STATED GOAL.
Rewrite the data below, changing each "upstairs window" to "second-floor window" and leaving everything else as it is.

----------

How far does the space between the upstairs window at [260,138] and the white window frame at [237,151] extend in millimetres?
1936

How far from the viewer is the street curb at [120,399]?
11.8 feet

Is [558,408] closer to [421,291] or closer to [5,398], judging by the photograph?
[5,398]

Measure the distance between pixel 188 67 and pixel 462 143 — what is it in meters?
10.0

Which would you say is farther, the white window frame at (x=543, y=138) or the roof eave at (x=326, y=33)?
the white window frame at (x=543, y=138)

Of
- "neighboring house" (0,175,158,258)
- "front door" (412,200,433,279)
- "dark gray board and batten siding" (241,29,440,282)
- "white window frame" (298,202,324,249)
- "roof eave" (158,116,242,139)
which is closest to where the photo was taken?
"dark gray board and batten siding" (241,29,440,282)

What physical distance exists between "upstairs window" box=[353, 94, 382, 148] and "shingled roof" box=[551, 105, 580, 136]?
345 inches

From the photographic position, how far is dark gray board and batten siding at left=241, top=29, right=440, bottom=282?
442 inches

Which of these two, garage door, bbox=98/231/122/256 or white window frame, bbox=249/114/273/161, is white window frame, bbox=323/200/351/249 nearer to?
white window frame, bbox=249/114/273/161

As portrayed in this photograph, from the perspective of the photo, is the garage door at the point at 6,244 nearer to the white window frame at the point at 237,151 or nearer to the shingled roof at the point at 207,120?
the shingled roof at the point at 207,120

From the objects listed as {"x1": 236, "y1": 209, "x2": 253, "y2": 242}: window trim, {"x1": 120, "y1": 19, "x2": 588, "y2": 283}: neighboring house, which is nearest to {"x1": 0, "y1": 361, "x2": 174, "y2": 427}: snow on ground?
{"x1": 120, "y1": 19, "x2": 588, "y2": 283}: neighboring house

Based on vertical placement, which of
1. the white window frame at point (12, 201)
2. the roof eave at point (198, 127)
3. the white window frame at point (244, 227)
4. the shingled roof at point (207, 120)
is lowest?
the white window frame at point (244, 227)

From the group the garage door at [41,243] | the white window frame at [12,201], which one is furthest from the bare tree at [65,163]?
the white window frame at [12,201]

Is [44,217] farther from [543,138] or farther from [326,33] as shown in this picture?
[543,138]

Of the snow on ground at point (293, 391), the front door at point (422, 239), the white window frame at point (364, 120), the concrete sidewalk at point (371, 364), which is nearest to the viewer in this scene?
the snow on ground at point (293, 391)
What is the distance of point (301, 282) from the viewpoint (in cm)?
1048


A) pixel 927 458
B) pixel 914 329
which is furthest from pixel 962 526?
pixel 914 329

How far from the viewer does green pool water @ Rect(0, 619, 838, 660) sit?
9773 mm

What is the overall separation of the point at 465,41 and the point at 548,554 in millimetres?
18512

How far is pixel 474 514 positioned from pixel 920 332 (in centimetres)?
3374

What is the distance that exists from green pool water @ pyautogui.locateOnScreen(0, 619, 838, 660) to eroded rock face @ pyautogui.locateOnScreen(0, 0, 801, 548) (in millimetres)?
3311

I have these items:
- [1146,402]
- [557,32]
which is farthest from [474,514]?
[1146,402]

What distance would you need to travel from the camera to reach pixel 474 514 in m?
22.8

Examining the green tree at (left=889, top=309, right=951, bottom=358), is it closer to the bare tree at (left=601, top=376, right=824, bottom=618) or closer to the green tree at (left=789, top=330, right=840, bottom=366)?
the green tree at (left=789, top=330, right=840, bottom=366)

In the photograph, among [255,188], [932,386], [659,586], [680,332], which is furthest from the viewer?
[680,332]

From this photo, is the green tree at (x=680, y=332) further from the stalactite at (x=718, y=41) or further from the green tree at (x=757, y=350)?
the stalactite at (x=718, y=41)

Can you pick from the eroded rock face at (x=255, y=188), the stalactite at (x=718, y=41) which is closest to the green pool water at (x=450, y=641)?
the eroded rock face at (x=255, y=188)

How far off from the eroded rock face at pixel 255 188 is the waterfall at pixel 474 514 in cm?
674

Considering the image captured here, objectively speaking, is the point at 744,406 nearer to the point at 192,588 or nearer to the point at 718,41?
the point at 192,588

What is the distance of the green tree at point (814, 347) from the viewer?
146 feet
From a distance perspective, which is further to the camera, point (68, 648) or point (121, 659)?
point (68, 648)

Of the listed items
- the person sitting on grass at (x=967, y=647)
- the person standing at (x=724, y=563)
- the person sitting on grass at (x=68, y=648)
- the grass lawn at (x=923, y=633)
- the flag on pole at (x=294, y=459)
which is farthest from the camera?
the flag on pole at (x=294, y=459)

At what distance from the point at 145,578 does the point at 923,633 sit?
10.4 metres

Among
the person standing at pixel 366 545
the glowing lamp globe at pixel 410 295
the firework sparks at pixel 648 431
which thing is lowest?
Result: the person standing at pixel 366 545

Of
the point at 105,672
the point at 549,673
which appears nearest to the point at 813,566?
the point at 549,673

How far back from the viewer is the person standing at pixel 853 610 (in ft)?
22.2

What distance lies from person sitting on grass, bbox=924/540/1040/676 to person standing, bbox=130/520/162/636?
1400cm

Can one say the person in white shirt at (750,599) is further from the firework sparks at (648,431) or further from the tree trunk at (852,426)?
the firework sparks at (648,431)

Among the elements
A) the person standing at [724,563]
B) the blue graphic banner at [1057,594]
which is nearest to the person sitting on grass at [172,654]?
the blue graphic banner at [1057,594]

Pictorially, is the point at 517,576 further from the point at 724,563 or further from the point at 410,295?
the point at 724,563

----------

TASK ANSWER.
How far does the space between the second-floor window at [260,138] and the white window frame at [237,151] extend in millimetres?
1936

How far from the viewer is the street curb at [120,399]?
11.8 feet

Is [558,408] closer to [421,291] or closer to [5,398], judging by the photograph?
[5,398]

Measure the distance between pixel 188 67 and pixel 462 143 — what is it in meters?
10.0

Which would you say is farther, the white window frame at (x=543, y=138) or the roof eave at (x=326, y=33)?
the white window frame at (x=543, y=138)

Of
- "neighboring house" (0,175,158,258)
- "front door" (412,200,433,279)
- "dark gray board and batten siding" (241,29,440,282)
- "white window frame" (298,202,324,249)
- "roof eave" (158,116,242,139)
which is closest to where the photo was taken?
"dark gray board and batten siding" (241,29,440,282)

What physical distance exists between "second-floor window" box=[353, 94, 382, 148] and "shingled roof" box=[551, 105, 580, 136]?
345 inches

From the photographic position, how far is dark gray board and batten siding at left=241, top=29, right=440, bottom=282?
442 inches

Which of these two, garage door, bbox=98/231/122/256 or white window frame, bbox=249/114/273/161, is white window frame, bbox=323/200/351/249 nearer to?
white window frame, bbox=249/114/273/161

As portrayed in this photograph, from the perspective of the photo, is the garage door at the point at 6,244 nearer to the white window frame at the point at 237,151 or nearer to the shingled roof at the point at 207,120?
the shingled roof at the point at 207,120

From the objects listed as {"x1": 236, "y1": 209, "x2": 253, "y2": 242}: window trim, {"x1": 120, "y1": 19, "x2": 588, "y2": 283}: neighboring house, which is nearest to {"x1": 0, "y1": 361, "x2": 174, "y2": 427}: snow on ground?
{"x1": 120, "y1": 19, "x2": 588, "y2": 283}: neighboring house

Based on vertical placement, which of
1. the white window frame at point (12, 201)
2. the roof eave at point (198, 127)
3. the white window frame at point (244, 227)
4. the shingled roof at point (207, 120)
is lowest?
the white window frame at point (244, 227)

From the group the garage door at [41,243] | the white window frame at [12,201], which one is furthest from the bare tree at [65,163]?
the white window frame at [12,201]

Is [44,217] farther from [543,138] or farther from [326,33] as shown in this picture?
[543,138]

Of the snow on ground at point (293, 391), the front door at point (422, 239), the white window frame at point (364, 120), the concrete sidewalk at point (371, 364), which is nearest to the viewer in this scene?
the snow on ground at point (293, 391)
What is the distance of point (301, 282) from the viewpoint (in cm)?
1048


A) pixel 927 458
B) pixel 914 329
which is furthest from pixel 962 526?
pixel 914 329

How far from the viewer does green pool water @ Rect(0, 619, 838, 660) sit?
9773 mm

What is the overall separation of the point at 465,41 and the point at 548,554 in millimetres?
18512

How far is pixel 474 514 positioned from pixel 920 332 (in centimetres)?
3374

What is the distance that exists from green pool water @ pyautogui.locateOnScreen(0, 619, 838, 660) to eroded rock face @ pyautogui.locateOnScreen(0, 0, 801, 548) (in millimetres)?
3311

I have these items:
- [1146,402]
- [557,32]
which is farthest from [474,514]?
[1146,402]

What distance would you need to travel from the camera to reach pixel 474 514 in m?
22.8

Examining the green tree at (left=889, top=309, right=951, bottom=358), is it closer to the bare tree at (left=601, top=376, right=824, bottom=618) or closer to the green tree at (left=789, top=330, right=840, bottom=366)?
the green tree at (left=789, top=330, right=840, bottom=366)

In the photograph, among [255,188], [932,386], [659,586], [680,332], which is furthest from the viewer?
[680,332]

From this photo, is the green tree at (x=680, y=332) further from the stalactite at (x=718, y=41) or further from the green tree at (x=757, y=350)?
the stalactite at (x=718, y=41)

Can you pick from the eroded rock face at (x=255, y=188), the stalactite at (x=718, y=41) which is closest to the green pool water at (x=450, y=641)?
the eroded rock face at (x=255, y=188)

How far off from the eroded rock face at pixel 255 188 is the waterfall at pixel 474 514 in cm?
674

Considering the image captured here, objectively speaking, is the point at 744,406 nearer to the point at 192,588 or nearer to the point at 718,41?
the point at 192,588

What is the distance of the green tree at point (814, 347) from the viewer?
146 feet
From a distance perspective, which is further to the camera, point (68, 648) or point (121, 659)?
point (68, 648)

Of the listed items
- the person sitting on grass at (x=967, y=647)
- the person standing at (x=724, y=563)
- the person sitting on grass at (x=68, y=648)
- the grass lawn at (x=923, y=633)
- the flag on pole at (x=294, y=459)
which is farthest from the camera?
the flag on pole at (x=294, y=459)

At what distance from the point at 145,578 does the point at 923,633 sit?
10.4 metres

Among
the person standing at pixel 366 545
the glowing lamp globe at pixel 410 295
the firework sparks at pixel 648 431
which thing is lowest?
Result: the person standing at pixel 366 545

Of
the point at 105,672
the point at 549,673
which appears nearest to the point at 813,566?
the point at 549,673

How far back from the viewer is the person standing at pixel 853 610 (in ft)?
22.2

What distance lies from person sitting on grass, bbox=924/540/1040/676 to person standing, bbox=130/520/162/636?
1400cm

Can one say the person in white shirt at (750,599) is further from the firework sparks at (648,431) or further from the tree trunk at (852,426)?
the firework sparks at (648,431)

Among the elements
A) the person standing at [724,563]
B) the blue graphic banner at [1057,594]
which is nearest to the person sitting on grass at [172,654]?
the blue graphic banner at [1057,594]

Pictorially, is the point at 517,576 further from the point at 724,563 or further from the point at 410,295?
the point at 724,563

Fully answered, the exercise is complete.